## Prepare corpus

In [None]:
import json
from tqdm import tqdm
from datasets import Dataset, load_dataset

ds = load_dataset("BeIR/nfcorpus", "corpus")["corpus"]

with open("nfcorpus.jsonl", "w") as f:
    for i in tqdm(range(len(ds))):
        doc = {"id": ds[i]["_id"], "text": ds[i]["title"] + " " + ds[i]["text"]}
        f.write(json.dumps(doc) + "\n")

## Prepare index & ingest pipeline

In [None]:
from utils import get_os_client

client = get_os_client(use_aws_auth=False)

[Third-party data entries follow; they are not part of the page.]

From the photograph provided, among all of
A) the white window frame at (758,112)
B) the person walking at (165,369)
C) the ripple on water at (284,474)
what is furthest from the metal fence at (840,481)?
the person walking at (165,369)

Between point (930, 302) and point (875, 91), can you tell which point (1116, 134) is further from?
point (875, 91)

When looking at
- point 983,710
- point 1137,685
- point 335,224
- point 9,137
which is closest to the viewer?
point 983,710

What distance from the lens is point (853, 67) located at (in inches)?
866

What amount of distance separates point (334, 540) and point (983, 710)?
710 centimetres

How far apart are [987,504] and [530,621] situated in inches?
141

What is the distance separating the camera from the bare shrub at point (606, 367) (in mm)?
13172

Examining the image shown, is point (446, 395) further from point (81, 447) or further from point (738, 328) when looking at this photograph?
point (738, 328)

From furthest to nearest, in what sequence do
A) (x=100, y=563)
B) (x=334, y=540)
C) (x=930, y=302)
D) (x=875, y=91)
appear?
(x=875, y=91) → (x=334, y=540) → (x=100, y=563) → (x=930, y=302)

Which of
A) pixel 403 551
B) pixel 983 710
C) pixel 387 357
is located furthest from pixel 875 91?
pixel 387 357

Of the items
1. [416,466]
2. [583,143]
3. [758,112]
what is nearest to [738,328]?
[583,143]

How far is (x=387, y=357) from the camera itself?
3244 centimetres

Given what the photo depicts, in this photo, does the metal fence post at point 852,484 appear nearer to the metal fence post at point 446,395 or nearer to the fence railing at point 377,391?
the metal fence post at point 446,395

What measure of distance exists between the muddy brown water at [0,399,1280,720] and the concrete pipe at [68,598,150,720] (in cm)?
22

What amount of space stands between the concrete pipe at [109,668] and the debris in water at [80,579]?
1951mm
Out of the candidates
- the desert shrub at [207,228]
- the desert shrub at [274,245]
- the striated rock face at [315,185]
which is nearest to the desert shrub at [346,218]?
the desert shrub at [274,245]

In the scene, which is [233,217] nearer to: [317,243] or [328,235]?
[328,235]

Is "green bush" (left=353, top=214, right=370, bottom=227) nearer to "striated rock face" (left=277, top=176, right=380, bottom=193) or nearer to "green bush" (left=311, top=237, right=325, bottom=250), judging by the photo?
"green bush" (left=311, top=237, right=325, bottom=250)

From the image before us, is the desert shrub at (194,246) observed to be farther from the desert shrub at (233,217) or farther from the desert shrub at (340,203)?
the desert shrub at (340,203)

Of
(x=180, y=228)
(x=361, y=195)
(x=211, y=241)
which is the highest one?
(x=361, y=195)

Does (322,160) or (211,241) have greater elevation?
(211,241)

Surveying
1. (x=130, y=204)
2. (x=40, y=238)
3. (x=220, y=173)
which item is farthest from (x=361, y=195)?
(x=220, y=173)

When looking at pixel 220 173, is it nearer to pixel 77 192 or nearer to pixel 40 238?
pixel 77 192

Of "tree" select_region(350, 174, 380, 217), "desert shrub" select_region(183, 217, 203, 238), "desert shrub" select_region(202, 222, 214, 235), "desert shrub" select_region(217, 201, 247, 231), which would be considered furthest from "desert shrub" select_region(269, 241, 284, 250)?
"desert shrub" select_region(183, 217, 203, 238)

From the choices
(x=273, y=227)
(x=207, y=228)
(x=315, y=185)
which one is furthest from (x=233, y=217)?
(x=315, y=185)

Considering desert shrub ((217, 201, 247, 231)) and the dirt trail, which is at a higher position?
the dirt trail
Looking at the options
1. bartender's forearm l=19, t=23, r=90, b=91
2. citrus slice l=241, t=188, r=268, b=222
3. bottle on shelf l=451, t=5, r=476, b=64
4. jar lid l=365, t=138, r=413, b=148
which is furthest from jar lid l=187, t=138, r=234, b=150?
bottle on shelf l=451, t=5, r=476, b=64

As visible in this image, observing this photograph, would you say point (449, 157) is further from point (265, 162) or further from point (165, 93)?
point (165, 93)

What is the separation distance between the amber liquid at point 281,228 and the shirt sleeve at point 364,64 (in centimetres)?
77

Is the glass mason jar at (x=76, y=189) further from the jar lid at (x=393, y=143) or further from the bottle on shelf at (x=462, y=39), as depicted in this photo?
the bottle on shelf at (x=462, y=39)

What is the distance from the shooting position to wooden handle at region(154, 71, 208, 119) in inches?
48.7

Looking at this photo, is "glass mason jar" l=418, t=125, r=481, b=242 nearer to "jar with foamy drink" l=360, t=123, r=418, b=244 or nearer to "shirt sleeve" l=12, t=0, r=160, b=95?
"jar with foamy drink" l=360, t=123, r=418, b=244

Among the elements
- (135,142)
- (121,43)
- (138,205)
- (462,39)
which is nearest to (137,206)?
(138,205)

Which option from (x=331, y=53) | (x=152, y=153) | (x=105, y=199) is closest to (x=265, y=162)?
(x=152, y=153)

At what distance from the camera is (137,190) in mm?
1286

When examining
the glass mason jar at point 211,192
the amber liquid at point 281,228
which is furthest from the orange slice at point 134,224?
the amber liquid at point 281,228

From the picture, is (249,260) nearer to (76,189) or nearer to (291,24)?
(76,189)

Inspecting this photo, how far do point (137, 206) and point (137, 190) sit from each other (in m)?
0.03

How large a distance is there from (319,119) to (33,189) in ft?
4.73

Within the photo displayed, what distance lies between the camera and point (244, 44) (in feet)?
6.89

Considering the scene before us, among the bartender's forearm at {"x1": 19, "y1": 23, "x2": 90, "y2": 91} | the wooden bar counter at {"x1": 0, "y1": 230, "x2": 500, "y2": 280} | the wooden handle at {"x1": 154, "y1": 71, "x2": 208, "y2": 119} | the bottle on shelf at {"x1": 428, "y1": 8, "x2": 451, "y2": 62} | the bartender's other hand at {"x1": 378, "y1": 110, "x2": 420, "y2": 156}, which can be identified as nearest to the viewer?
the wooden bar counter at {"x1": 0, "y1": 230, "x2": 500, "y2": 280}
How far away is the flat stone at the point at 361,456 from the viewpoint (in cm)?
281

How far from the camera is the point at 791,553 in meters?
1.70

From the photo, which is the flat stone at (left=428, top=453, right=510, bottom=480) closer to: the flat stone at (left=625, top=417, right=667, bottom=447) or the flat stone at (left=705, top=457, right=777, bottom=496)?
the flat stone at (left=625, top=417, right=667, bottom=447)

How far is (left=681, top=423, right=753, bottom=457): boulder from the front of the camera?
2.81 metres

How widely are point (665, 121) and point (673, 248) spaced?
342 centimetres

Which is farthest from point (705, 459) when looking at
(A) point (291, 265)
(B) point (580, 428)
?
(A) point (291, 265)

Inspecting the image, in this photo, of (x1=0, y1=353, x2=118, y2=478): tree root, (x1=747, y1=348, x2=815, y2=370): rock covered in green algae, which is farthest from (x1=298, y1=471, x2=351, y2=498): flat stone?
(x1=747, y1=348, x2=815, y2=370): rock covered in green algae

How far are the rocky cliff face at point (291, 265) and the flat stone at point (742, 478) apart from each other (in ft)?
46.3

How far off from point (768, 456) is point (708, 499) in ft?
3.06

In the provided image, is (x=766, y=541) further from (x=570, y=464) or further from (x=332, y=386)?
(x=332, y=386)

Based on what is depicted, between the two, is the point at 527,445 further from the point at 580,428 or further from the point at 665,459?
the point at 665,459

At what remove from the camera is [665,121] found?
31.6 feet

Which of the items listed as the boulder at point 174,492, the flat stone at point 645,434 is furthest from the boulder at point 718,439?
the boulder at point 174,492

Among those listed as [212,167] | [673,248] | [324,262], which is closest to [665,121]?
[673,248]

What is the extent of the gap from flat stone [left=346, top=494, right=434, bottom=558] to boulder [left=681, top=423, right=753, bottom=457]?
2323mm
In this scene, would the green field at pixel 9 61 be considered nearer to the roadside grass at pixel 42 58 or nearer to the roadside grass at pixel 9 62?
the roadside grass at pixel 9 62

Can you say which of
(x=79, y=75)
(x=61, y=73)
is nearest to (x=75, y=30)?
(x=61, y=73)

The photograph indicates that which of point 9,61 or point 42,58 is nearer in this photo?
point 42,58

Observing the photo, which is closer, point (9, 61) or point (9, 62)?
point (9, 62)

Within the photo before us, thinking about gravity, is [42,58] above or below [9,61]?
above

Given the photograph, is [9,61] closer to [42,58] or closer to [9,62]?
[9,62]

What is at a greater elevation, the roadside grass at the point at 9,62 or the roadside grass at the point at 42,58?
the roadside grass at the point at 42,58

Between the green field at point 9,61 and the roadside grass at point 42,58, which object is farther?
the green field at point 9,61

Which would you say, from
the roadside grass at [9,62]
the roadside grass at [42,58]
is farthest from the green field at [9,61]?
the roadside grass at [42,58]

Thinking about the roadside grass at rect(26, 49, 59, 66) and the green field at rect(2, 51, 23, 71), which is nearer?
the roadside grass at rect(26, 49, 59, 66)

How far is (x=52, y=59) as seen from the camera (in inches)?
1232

if client.indices.exists(index="test-index"):
    client.indices.delete(index="test-index")
client.indices.create(
    index="test-index",
    body={
        "settings": {"default_pipeline": "nlp-ingest-pipeline-sparse"},
        "mappings": {
            "properties": {
                "id": {"type": "text"},
                "embedding": {"type": "rank_features"},
                "text": {"type": "text"},
            }
        },
    },
)

client.transport.perform_request(
    method="PUT",
    url="/_ingest/pipeline/nlp-ingest-pipeline-sparse",
    body={
        "description": "An sparse encoding ingest pipeline",
        "processors": [
            {
                "sparse_encoding": {
                    "model_id": "G3HGgZcBIhjhFXqCQEjZ",
                    "field_map": {"text": "embedding"},
                }
            }
        ],
    },
)

## Prepare qrels and queries

In [None]:
import datasets
import json

dataset_name = "nfcorpus"
queries_raw = datasets.load_dataset(f"BeIR/{dataset_name}", "queries")["queries"]
qrels_raw = datasets.load_dataset(f"BeIR/{dataset_name}-qrels")["test"]

qrels = {}
for item in qrels_raw:
    query_id = item["query-id"]
    corpus_id = item["corpus-id"]
    score = item["score"]

    if query_id not in qrels:
        qrels[query_id] = {}
    qrels[query_id][corpus_id] = score

queries_raw = queries_raw.filter(lambda x: x["_id"] in qrels)

queries = {}
for item in queries_raw:
    queries[item["_id"]] = item["text"]

with open(f"{dataset_name}-queries.json", "w") as f:
    json.dump(queries, f)

with open(f"{dataset_name}-qrels.json", "w") as f:
    json.dump(qrels, f)